Utilisé à la fois avec et derrière Victor Wembanyama, Rudy Gobert n’a finalement joué que trois minutes de moins que la star des Spurs face à la Slovénie.
Moins servi offensivement, l’ancien Choletais a tout de même terminé avec 16 d’évaluation, grâce à 9 points, 7 rebonds et 2 contres en 18 minutes. Surtout, il a pu continuer à développer sa complémentarité avec Victor Wembanyama sur des séquences plus longues. Le projet des « tours jumelles » prend progressivement forme.

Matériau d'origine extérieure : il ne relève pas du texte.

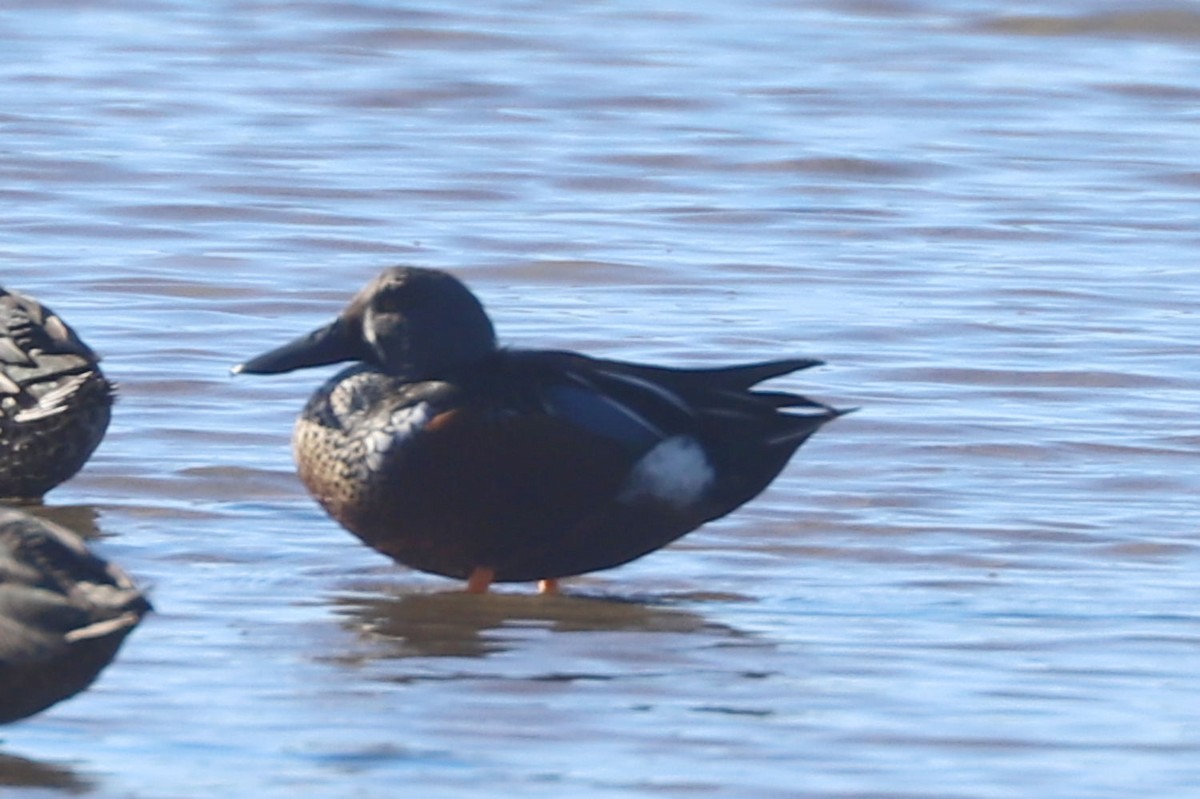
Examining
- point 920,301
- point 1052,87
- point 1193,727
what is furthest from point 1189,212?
point 1193,727

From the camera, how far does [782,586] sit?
584 centimetres

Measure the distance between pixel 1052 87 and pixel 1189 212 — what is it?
372 centimetres

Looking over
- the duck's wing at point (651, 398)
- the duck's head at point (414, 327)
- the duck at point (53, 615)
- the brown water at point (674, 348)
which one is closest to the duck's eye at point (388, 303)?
the duck's head at point (414, 327)

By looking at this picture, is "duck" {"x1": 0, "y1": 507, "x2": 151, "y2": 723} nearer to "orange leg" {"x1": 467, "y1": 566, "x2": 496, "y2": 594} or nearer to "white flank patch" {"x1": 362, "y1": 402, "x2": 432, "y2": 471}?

Rudy, qu’avez-vous pensé de la performance collective des Bleus dans cette victoire convaincante ?
On est arrivé avec le bon état d’esprit et on a donné le ton en défense. Cela nous a permis de pouvoir courir en transition. On s’est bien partagé le ballon. On a aussi réussi à imposer notre puissance physique. Il y a eu beaucoup de bonnes choses sur ce match.
Était-ce un match particulier quand même, de retrouver Bercy deux ans après les émotions des JO ?
C’est toujours incroyable de pouvoir jouer à Paris devant notre public, nos familles. J’essaie de ne pas prendre ça pour acquis. Quand on est jeune basketteur, ce sont des moments dont on rêve tous. C’est toujours un honneur et un plaisir.
Vous avez pu bénéficier de davantage de temps de jeu en commun avec Victor Wembanyama. Comment évaluez-vous votre progression ?
C’est une très bonne progression. On a eu de très bons passages des deux côtés du terrain, où on a eu un impact physiquement. Quand on est tous les deux en synergie, c’est unique. Des deux côtés. Il faut continuer à travailler, on a encore pas mal de matches jusqu’aux grosses échéances. Chacun d’entre eux sera l’opportunité de construire une bonne alchimie et de continuer à prendre du plaisir.
Avec ce système de fenêtres clairsemées dans le calendrier, comment parvenez-vous à garder le fil avec l’Equipe de France pendant la saison ?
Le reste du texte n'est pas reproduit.